Değişim ve gelişme böylece her türden anti Marksist, revizyonist-oportünist görüşün hem gerekçesi hem de dayanağı haline getiriliyor; sermayenin olanakları yönünde yorumlanarak, proletaryanın mücadele olanakları ve potansiyeline dair inkar ve azımsamaya dayanak gösteriliyordu.
Oya Baydar’ın, “sınıfsal başkalaşım” ve “eşit ağırlıklı özneler” savı, günümüz dünyası ve dünya kapitalizmini yeni nitelikte değişimlere sahne olmuş gösteren bu anlayışlardan besleniyor. Değişimin kaçınılmazlığı; kesinliği ve mutlaklığını, okuru görüşlerine ikna etmek için kullanan Baydar, yinelene yinelene artık ezberlenmiş bir argümana sığınarak, “her şey değişti, sınıf da değişti, öyleyse artık eskisi gibi sınıf odaklı kavram ve devrim anlayışlarıyla hareket etmemek gerekir” mealinde akıl yürütmeye girişmiştir. Buradaki tartışma açısından söylersek, sorun işçinin bireysel ve toplumsal değişimin ‘girdabı’nda yer alıp-almadığı; etkilenip etkilenmediği; değişip değişmediği değil; bu yer alış ve değişimin nasıl ve hangi yönde ve muhtevada olduğudur. Yazar, bu soruya, “nitel değişim geçirdi” yanıtı vermiştir. Bu yanıt, değişim ve gelişmenin tek yanlı, mekanist-teknolojist yorumuna dayandırılmıştır ve makalenin devamında da gösterileceği üzere, dayanaksız ve varsayımsal zorlamalardan ibarettir.

## Veri Satırları
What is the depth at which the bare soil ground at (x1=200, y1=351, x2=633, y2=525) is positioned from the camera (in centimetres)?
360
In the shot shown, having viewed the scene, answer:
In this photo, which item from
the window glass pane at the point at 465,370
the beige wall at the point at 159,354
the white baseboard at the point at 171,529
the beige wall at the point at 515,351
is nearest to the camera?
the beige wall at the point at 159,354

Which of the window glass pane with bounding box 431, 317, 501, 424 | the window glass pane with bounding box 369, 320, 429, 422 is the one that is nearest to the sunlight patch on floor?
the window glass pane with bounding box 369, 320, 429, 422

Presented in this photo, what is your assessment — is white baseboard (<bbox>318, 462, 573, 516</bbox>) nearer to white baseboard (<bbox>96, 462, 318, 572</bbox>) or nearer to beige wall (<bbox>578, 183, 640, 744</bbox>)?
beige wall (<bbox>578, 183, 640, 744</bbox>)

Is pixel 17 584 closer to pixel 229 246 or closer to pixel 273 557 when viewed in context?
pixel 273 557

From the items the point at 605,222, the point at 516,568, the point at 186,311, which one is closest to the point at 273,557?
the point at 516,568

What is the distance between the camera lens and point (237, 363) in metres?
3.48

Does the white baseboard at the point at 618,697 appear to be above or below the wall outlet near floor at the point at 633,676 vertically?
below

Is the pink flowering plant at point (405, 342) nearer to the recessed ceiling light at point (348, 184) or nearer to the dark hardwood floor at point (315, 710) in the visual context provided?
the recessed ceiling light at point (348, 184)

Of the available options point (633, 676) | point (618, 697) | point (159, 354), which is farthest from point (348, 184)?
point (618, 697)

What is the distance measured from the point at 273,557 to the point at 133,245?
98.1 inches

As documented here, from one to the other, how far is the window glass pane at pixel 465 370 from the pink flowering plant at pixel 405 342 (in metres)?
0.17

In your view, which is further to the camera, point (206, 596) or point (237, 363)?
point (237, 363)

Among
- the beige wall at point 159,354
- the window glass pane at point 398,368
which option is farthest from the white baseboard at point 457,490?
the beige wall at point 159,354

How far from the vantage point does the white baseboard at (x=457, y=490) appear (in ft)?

--

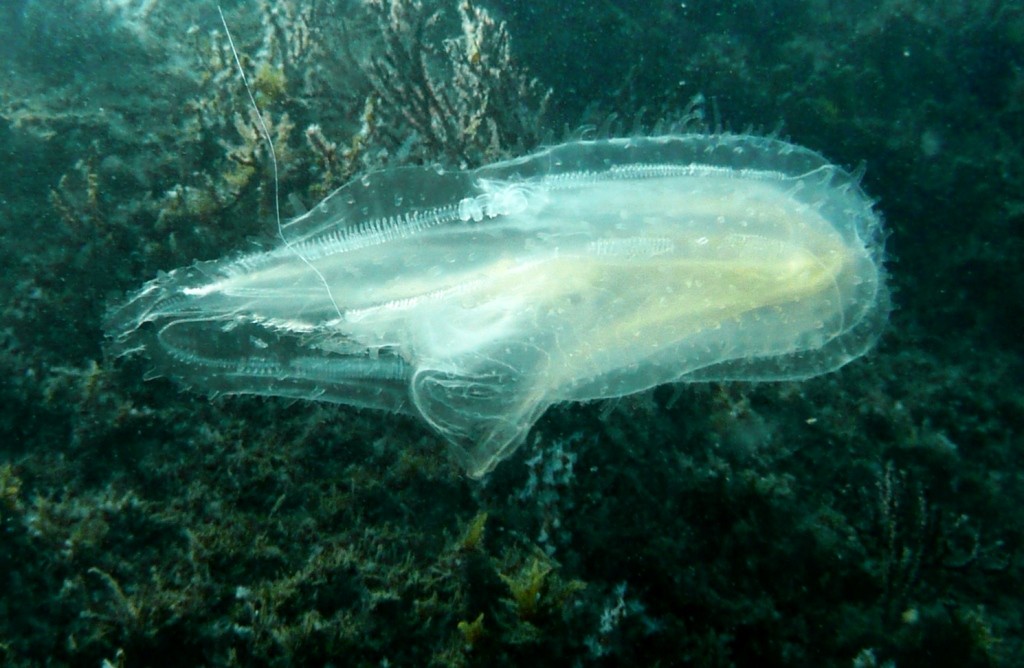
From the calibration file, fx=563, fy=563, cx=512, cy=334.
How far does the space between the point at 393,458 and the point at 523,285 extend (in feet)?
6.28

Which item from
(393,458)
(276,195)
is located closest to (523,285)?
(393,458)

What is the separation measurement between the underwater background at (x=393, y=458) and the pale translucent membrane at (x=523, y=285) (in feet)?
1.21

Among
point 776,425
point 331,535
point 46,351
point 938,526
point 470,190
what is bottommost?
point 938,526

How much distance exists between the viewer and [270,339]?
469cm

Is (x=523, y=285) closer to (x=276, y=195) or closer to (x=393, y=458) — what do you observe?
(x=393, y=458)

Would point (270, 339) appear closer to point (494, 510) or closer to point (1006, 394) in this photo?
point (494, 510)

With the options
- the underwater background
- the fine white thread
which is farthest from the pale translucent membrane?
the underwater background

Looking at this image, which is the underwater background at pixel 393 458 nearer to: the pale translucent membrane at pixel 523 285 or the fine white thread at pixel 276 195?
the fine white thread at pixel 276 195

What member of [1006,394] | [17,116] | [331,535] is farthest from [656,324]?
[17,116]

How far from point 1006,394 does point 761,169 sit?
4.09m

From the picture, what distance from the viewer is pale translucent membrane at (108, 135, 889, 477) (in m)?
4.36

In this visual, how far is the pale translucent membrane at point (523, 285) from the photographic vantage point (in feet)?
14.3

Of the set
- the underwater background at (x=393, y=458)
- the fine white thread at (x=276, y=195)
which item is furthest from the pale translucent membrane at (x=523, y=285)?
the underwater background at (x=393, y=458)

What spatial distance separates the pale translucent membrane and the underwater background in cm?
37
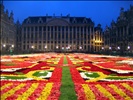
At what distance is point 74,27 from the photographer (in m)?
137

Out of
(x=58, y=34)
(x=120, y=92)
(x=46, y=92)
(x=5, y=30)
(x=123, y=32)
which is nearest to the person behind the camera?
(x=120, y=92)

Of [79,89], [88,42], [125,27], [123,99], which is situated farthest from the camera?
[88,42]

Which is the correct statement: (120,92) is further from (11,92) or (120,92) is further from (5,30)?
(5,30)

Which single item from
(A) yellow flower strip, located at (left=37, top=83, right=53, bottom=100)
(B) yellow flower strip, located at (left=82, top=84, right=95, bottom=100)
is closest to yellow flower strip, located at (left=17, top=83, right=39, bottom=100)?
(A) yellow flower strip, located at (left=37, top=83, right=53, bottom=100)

---

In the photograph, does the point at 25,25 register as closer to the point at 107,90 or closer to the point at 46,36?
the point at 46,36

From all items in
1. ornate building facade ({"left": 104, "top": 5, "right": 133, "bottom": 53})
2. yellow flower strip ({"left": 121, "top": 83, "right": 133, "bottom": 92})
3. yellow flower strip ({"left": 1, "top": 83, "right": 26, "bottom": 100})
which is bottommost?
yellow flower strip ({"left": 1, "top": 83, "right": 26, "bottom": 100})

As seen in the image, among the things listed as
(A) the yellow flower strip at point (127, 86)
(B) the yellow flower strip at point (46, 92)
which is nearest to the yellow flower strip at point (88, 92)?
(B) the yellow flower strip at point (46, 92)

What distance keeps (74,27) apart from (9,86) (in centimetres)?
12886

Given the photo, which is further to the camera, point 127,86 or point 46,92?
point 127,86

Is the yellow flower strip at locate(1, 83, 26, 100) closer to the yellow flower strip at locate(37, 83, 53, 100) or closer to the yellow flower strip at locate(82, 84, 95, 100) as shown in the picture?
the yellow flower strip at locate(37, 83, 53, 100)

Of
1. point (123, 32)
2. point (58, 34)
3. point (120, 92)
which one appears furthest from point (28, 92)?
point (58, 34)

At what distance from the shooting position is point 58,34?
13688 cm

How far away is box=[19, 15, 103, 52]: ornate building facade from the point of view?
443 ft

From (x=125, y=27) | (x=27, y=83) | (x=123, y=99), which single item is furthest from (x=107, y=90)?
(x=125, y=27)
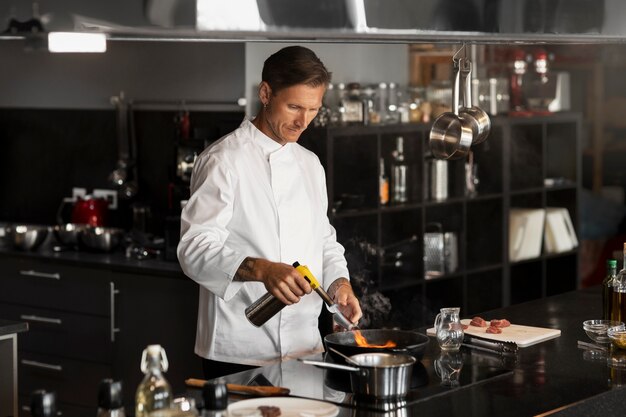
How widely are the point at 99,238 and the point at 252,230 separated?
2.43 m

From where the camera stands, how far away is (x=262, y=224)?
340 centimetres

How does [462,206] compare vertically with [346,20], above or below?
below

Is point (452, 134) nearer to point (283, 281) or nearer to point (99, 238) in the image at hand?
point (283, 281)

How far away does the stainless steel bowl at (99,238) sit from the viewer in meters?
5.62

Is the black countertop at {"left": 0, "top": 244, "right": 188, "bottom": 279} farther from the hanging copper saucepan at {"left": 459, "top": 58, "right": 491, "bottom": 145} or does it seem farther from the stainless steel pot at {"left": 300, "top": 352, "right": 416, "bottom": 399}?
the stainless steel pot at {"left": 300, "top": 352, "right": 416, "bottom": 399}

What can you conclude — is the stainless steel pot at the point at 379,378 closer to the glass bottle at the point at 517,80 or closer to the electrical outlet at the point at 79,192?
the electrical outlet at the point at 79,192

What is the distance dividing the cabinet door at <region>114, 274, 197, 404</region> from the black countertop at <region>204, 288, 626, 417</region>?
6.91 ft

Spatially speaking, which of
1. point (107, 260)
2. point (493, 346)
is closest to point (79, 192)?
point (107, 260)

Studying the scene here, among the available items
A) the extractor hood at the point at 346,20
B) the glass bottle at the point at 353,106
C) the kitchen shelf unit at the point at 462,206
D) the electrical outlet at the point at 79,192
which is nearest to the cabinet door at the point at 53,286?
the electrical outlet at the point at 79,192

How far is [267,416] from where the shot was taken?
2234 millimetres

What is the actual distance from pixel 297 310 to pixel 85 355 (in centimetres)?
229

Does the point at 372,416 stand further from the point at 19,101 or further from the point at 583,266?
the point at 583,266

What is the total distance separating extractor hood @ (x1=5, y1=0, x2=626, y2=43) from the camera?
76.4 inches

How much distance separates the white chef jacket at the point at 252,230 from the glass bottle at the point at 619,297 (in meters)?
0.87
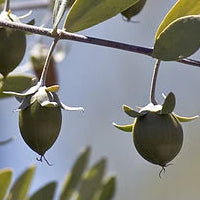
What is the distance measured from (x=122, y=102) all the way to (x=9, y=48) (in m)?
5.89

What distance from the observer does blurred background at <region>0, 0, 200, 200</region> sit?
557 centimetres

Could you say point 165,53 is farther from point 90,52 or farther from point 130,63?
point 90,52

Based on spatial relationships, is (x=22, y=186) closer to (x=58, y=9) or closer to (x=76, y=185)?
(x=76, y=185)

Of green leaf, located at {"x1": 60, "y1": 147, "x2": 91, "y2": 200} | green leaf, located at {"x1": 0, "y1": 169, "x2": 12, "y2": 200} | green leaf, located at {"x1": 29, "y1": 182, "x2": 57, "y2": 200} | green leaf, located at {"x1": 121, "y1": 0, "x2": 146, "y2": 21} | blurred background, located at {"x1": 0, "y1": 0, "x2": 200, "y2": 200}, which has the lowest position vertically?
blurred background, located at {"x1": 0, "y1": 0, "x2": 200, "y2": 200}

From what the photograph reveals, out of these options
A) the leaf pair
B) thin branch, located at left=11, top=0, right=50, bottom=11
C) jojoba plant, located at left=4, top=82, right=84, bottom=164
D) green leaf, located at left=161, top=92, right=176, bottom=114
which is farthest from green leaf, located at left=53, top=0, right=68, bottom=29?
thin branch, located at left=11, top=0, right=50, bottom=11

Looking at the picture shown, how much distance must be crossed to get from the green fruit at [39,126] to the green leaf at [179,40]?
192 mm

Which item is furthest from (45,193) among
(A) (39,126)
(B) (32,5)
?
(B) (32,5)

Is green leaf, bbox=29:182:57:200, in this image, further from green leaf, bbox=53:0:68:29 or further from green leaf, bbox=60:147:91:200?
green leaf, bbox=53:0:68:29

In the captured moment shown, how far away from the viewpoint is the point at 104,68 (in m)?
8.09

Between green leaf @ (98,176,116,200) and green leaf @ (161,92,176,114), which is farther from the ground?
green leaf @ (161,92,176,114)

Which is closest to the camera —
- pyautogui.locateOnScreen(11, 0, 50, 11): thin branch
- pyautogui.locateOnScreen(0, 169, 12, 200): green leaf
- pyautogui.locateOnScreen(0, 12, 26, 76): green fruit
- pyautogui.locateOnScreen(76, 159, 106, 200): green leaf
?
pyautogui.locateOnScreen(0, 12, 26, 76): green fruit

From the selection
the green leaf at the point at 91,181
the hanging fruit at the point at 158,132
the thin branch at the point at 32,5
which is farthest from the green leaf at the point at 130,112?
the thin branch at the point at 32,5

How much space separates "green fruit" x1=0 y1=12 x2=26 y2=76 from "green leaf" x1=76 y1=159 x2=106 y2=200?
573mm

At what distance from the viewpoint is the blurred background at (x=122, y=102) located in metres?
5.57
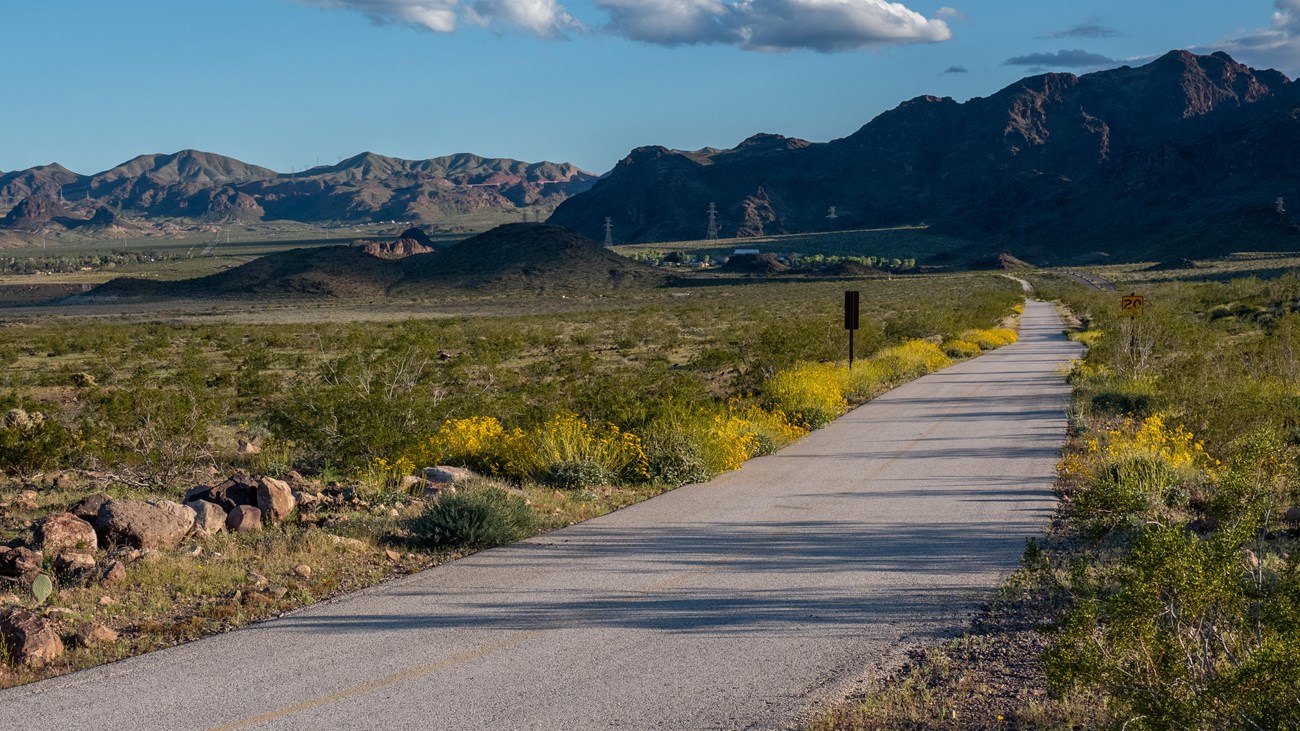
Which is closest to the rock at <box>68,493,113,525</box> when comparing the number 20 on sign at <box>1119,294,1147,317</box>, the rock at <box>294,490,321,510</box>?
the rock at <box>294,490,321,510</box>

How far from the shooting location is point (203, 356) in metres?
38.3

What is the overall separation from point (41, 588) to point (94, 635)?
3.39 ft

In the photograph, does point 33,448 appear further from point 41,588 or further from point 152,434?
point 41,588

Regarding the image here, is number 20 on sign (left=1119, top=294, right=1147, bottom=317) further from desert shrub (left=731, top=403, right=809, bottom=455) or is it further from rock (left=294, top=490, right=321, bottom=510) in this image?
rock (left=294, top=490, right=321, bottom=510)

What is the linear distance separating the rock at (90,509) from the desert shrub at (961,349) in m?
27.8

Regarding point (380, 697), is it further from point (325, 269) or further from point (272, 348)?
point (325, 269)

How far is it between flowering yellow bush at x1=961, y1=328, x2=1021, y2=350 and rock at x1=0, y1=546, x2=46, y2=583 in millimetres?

## Yapılacak Çalışmalar
a) Belge bölümünde “Değişim ve gelişme böylece” ifadesinden “azımsamaya dayanak gösteriliyordu.” ifadesine kadar uzanan kısmı hiçbir değişiklik yapmadan kopyalayın.
b) Belge bölümüne göre Baydar, okuru görüşlerine ikna etmek için değişimin hangi niteliklerini kullanmaktadır? Hepsini sıralayın.
c) Oya Baydar'ın sınıf değişimi savlarını eleştiren metni kaldığı yerden sürdürün.
Veriler, metinden bağımsız ayrı bir malzemedir.

## Yanıt Kümesi
a)
Değişim ve gelişme böylece her türden anti Marksist, revizyonist-oportünist görüşün hem gerekçesi hem de dayanağı haline getiriliyor; sermayenin olanakları yönünde yorumlanarak, proletaryanın mücadele olanakları ve potansiyeline dair inkar ve azımsamaya dayanak gösteriliyordu.

b) Değişimin kaçınılmazlığı, kesinliği ve mutlaklığı.

c)
BAYDAR, SINIFIN BİLEŞİMİNDEKİ DEĞİŞİMİ “NİTEL DEĞİŞİM” OLARAK YORUMLUYOR
Oya Baydar’a göre, işçi sınıfının “emek-sermaye çelişkisi temelindeki Marksist tanımı”, “ağırlıklı olarak sanayi proletaryası örneğinden hareket ediyor” olmakla birlikte, “Teorinin bütünlüğü içinde ve dönemin koşullarında beklenen/istenen proletarya devrimi amacıyla tutarlı”; ancak “tek boyutlu” idi.(!) Yazar, bu tanım ve anlayışın buna rağmen, “19. yüzyıl ve 20. yüzyılın başlarında açıklayıcı ve işlevsel” olduğunu; ancak sonraki döneme ilişkin olarak toplumsal çelişkilerin açıklanması ve çözümü açısından yetersiz kaldığını ileri sürmekte, nedenini ise şöyle açıklamaktadır: “Sonraki yıllarda hızlanan ve nitel sıçrama gösteren bilimsel-teknolojik gelişmeler, işçi sınıfının yapısını değiştirmeye başladı. Artık sınıf, özellikle gelişmiş kapitalist toplumlarda sadece sanayi proletaryasıyla sınırlı değildi. Üretim sürecinde artıdeğer yaratarak kapitalist sömürüye maruz kalan beyaz yakalılar, mavi tulumluların yanında (hem de çelişki ve karşıtlıklarla) yer aldılar.”
Baydar, işçi sınıfını özellikle gelişmiş kapitalist ülkelerde “sadece” sanayi proletaryasıyla sınırlı gören; toplumsal çelişkileri emek-sermaye çelişkisinden ibaret gösteren, toplumsal-tarihsel değişimi gözetmeyen kaba materyalist, hatta saplantılı yaklaşımları, somut ‘muhatap’ üzerinden göstererek eleştirme yerine, varsayıp, materyalist Marksist dünya görüşüne ait göstererek eleştirisini haklı kılmaya çalışmış. Bu, bir kanıtlama yöntemi olamaz. “Artık sınıf, özellikle gelişmiş kapitalist toplumlarda sadece sanayi proletaryasıyla sınırlı değil” tespiti, ancak, “hayır, işçi sınıfı sadece sanayi proletaryasından oluşur”(!) şeklinde çok kaba, mekanik ve sözde materyalist bir görüşe karşı ileri sürülebilir. Ama, bu tür yüzeysellik ve kaba indirgemeci anlayışlar, bilinçli bir saptırma-çarpıtma ürünü değilse eğer, Marksist sınıf tanımıyla ilişkilendirilemez.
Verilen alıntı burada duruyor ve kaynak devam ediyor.